GIVEN TASK -
Convert every line below into a JSON list of strings, one string per line, and leave out the blank lines.
==== RECORDS PROVIDED ====
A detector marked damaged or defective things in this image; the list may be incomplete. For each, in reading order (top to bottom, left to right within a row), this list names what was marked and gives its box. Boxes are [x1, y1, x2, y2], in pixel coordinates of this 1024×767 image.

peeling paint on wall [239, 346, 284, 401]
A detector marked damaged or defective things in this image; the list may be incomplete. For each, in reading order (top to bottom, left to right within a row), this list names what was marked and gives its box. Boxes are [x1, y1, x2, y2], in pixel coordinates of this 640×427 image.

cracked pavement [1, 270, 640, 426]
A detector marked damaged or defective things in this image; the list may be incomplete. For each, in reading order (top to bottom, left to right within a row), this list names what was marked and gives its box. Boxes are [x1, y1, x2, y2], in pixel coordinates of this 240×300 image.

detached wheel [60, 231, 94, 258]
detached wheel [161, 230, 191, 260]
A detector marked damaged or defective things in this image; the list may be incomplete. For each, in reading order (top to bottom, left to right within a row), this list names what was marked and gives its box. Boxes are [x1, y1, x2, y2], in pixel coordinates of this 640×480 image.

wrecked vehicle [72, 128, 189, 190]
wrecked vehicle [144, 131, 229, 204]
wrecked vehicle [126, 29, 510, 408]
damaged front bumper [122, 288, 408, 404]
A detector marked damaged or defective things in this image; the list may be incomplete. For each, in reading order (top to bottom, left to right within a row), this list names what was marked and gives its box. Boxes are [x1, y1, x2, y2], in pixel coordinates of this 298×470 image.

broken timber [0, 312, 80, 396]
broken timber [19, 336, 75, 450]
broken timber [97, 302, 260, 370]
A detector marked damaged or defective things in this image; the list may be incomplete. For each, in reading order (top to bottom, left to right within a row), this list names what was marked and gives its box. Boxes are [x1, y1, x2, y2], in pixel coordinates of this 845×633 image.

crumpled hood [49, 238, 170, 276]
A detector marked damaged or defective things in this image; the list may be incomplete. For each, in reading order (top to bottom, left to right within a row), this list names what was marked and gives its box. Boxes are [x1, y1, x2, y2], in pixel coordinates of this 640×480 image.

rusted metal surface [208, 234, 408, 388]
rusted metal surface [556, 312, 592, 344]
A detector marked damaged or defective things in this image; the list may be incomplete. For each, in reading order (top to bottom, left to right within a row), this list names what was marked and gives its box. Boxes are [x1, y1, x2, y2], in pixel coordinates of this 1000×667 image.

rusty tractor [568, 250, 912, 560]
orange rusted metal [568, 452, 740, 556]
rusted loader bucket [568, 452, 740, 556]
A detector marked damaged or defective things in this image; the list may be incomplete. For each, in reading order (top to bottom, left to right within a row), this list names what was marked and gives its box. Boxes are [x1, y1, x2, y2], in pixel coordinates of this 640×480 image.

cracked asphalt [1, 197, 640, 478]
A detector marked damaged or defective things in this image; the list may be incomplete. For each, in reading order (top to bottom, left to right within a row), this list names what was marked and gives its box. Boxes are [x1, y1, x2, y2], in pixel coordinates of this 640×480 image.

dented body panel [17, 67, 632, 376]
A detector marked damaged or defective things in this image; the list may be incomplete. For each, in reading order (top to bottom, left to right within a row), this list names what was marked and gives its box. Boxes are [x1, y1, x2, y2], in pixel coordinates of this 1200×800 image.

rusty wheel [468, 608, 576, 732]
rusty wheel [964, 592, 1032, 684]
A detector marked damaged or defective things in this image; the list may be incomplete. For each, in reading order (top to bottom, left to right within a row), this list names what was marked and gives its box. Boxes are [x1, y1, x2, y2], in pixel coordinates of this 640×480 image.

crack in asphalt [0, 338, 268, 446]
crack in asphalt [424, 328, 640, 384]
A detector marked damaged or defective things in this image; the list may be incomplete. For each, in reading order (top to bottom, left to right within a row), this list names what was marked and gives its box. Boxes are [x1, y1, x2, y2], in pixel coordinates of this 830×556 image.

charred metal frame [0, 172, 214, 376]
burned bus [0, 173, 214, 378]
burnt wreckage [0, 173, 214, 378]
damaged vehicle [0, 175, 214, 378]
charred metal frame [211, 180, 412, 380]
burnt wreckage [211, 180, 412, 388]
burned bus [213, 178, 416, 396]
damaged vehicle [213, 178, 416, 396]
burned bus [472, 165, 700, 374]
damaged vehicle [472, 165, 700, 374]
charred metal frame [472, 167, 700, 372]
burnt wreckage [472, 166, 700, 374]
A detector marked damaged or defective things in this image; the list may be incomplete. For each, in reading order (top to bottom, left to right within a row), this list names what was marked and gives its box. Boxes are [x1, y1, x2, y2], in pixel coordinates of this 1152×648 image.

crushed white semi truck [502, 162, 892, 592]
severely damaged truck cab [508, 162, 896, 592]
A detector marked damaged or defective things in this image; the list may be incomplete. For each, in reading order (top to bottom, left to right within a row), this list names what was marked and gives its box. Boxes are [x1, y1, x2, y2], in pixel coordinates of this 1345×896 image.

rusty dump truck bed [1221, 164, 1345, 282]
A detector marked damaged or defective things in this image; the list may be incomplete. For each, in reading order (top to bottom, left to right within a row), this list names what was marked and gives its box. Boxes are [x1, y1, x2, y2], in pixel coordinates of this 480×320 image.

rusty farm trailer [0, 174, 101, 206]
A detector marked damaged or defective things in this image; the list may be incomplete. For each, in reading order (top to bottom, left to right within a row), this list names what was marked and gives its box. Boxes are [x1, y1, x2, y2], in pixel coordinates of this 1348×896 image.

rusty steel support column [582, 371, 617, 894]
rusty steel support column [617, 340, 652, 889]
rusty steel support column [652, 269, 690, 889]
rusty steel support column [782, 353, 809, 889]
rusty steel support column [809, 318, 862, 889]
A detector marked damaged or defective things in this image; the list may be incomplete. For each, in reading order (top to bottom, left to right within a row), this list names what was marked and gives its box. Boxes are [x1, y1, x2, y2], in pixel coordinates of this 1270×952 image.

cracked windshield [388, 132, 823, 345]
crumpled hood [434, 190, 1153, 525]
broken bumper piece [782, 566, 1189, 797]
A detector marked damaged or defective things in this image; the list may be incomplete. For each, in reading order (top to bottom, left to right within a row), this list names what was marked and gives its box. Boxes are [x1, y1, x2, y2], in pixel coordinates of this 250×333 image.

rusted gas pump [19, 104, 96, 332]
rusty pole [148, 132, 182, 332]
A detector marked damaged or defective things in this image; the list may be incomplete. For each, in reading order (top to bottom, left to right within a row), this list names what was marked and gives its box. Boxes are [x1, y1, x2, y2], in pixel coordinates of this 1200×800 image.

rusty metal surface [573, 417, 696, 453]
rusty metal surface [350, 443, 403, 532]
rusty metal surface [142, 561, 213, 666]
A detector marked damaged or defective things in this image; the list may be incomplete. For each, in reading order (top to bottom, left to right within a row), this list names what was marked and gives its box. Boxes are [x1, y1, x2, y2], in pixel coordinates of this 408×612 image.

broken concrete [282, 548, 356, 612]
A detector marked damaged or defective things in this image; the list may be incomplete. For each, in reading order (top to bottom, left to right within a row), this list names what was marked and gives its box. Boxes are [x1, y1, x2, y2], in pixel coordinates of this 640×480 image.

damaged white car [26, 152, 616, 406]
====
PROBLEM SOLUTION -
[
  "A detector marked damaged or defective things in this image; the list may be incomplete. For each, in reading order (top to bottom, left to right within a row), this list names what was marked and gives its box. Boxes are [x1, y1, x2, y2], in pixel coordinates of this 1024×767 image.",
  "peeling paint on wall [239, 346, 284, 401]",
  "A detector marked damaged or defective things in this image; the list may be incomplete. For each, in reading order (top to bottom, left to right within a row), this list names what was marked and gives its box. Boxes are [x1, y1, x2, y2], in pixel coordinates of this 640×427 image.",
  "cracked pavement [1, 270, 640, 426]",
  "A detector marked damaged or defective things in this image; the list may be incomplete. For each, in reading order (top to bottom, left to right within a row), this list names what was marked and gives its box. Boxes are [x1, y1, x2, y2], in pixel coordinates of this 240×300 image.",
  "detached wheel [60, 231, 94, 258]",
  "detached wheel [161, 230, 191, 260]",
  "A detector marked damaged or defective things in this image; the list may be incomplete. For each, in reading order (top to bottom, left to right within a row), this list names what was marked and gives its box. Boxes are [x1, y1, x2, y2], in pixel coordinates of this 640×480 image.",
  "wrecked vehicle [72, 128, 189, 190]",
  "wrecked vehicle [144, 131, 229, 204]",
  "wrecked vehicle [126, 29, 510, 408]",
  "damaged front bumper [122, 288, 408, 404]",
  "A detector marked damaged or defective things in this image; the list may be incomplete. For each, in reading order (top to bottom, left to right within a row), this list names what was marked and gives its box. Boxes are [x1, y1, x2, y2], in pixel coordinates of this 298×470 image.",
  "broken timber [0, 312, 80, 396]",
  "broken timber [19, 336, 75, 450]",
  "broken timber [97, 302, 260, 370]",
  "A detector marked damaged or defective things in this image; the list may be incomplete. For each, in reading order (top to bottom, left to right within a row), this list names what was marked and gives its box. Boxes are [x1, y1, x2, y2], in pixel coordinates of this 845×633 image.",
  "crumpled hood [49, 238, 170, 276]",
  "A detector marked damaged or defective things in this image; the list may be incomplete. For each, in reading order (top to bottom, left to right within a row), this list names what was marked and gives its box. Boxes are [x1, y1, x2, y2], in pixel coordinates of this 640×480 image.",
  "rusted metal surface [208, 234, 408, 388]",
  "rusted metal surface [556, 312, 592, 344]",
  "A detector marked damaged or defective things in this image; the list may be incomplete. For each, in reading order (top to bottom, left to right within a row), this list names what was marked and gives its box. Boxes are [x1, y1, x2, y2], in pixel coordinates of this 1000×667 image.",
  "rusty tractor [568, 250, 912, 560]",
  "orange rusted metal [568, 452, 740, 556]",
  "rusted loader bucket [568, 452, 740, 556]",
  "A detector marked damaged or defective things in this image; the list may be incomplete. For each, in reading order (top to bottom, left to right within a row), this list names what was marked and gives its box. Boxes are [x1, y1, x2, y2], in pixel coordinates of this 640×480 image.",
  "cracked asphalt [1, 197, 640, 478]",
  "A detector marked damaged or defective things in this image; the list may be incomplete. For each, in reading order (top to bottom, left to right within a row), this list names what was marked and gives its box. Boxes are [x1, y1, x2, y2], in pixel coordinates of this 640×480 image.",
  "dented body panel [17, 67, 632, 376]",
  "A detector marked damaged or defective things in this image; the list may be incomplete. For each, in reading order (top to bottom, left to right within a row), this list names what was marked and gives its box. Boxes are [x1, y1, x2, y2], in pixel coordinates of this 1200×800 image.",
  "rusty wheel [468, 608, 576, 732]",
  "rusty wheel [964, 592, 1032, 684]",
  "A detector marked damaged or defective things in this image; the list may be incomplete. For each, in reading order (top to bottom, left to right within a row), this list names what was marked and gives its box. Boxes are [x1, y1, x2, y2], in pixel coordinates of this 640×480 image.",
  "crack in asphalt [0, 338, 268, 446]",
  "crack in asphalt [424, 328, 640, 384]",
  "A detector marked damaged or defective things in this image; the list may be incomplete. For each, in reading order (top to bottom, left to right within a row), this list names what was marked and gives its box. Boxes are [x1, y1, x2, y2], in pixel coordinates of this 830×556 image.",
  "charred metal frame [0, 172, 214, 376]",
  "burned bus [0, 173, 214, 378]",
  "burnt wreckage [0, 173, 214, 378]",
  "damaged vehicle [0, 175, 214, 378]",
  "charred metal frame [211, 180, 412, 380]",
  "burnt wreckage [211, 180, 412, 388]",
  "burned bus [213, 178, 416, 396]",
  "damaged vehicle [213, 178, 416, 396]",
  "burned bus [472, 165, 700, 374]",
  "damaged vehicle [472, 165, 700, 374]",
  "charred metal frame [472, 167, 700, 372]",
  "burnt wreckage [472, 166, 700, 374]",
  "A detector marked damaged or defective things in this image; the list may be incomplete. For each, in reading order (top to bottom, left to right within a row), this list names what was marked and gives its box. Boxes are [x1, y1, x2, y2], in pixel coordinates of this 1152×648 image.",
  "crushed white semi truck [502, 162, 892, 592]",
  "severely damaged truck cab [508, 162, 896, 592]",
  "A detector marked damaged or defective things in this image; the list may be incomplete. For each, in reading order (top to bottom, left to right within a row), this list names what was marked and gives its box. Boxes are [x1, y1, x2, y2], in pixel coordinates of this 1345×896 image.",
  "rusty dump truck bed [1221, 164, 1345, 282]",
  "A detector marked damaged or defective things in this image; the list may be incomplete. For each, in reading order (top to bottom, left to right within a row), this list names what was marked and gives its box. Boxes are [x1, y1, x2, y2], in pixel coordinates of this 480×320 image.",
  "rusty farm trailer [0, 174, 101, 206]",
  "A detector marked damaged or defective things in this image; the list may be incomplete. For each, in reading order (top to bottom, left to right within a row), this list names what was marked and gives its box. Boxes are [x1, y1, x2, y2], in pixel coordinates of this 1348×896 image.",
  "rusty steel support column [582, 371, 617, 894]",
  "rusty steel support column [617, 340, 652, 889]",
  "rusty steel support column [652, 269, 690, 889]",
  "rusty steel support column [782, 353, 809, 889]",
  "rusty steel support column [809, 318, 862, 889]",
  "A detector marked damaged or defective things in this image; the list may be incomplete. For each, in reading order (top to bottom, left to right within a row), this list names what was marked and gives its box. Boxes are [x1, y1, x2, y2], in pixel coordinates of this 1270×952 image.",
  "cracked windshield [388, 132, 823, 345]",
  "crumpled hood [434, 190, 1153, 525]",
  "broken bumper piece [782, 566, 1189, 797]",
  "A detector marked damaged or defective things in this image; the list may be incomplete. For each, in reading order (top to bottom, left to right within a row), this list names what was marked and gives its box. Boxes are [x1, y1, x2, y2], in pixel coordinates of this 250×333 image.",
  "rusted gas pump [19, 104, 96, 332]",
  "rusty pole [148, 132, 182, 332]",
  "A detector marked damaged or defective things in this image; the list may be incomplete. For each, in reading order (top to bottom, left to right within a row), this list names what was marked and gives its box. Boxes are [x1, y1, x2, y2], in pixel coordinates of this 1200×800 image.",
  "rusty metal surface [573, 417, 696, 453]",
  "rusty metal surface [350, 443, 403, 532]",
  "rusty metal surface [142, 561, 213, 666]",
  "A detector marked damaged or defective things in this image; the list may be incomplete. For each, in reading order (top to bottom, left to right within a row), this list names what was marked and gives its box. Boxes are [x1, y1, x2, y2], in pixel coordinates of this 408×612 image.",
  "broken concrete [282, 548, 356, 612]",
  "A detector marked damaged or defective things in this image; the list may be incomplete. For each, in reading order (top to bottom, left to right within a row), this list names what was marked and gives its box. Boxes are [x1, y1, x2, y2], in pixel coordinates of this 640×480 image.",
  "damaged white car [26, 152, 616, 406]"
]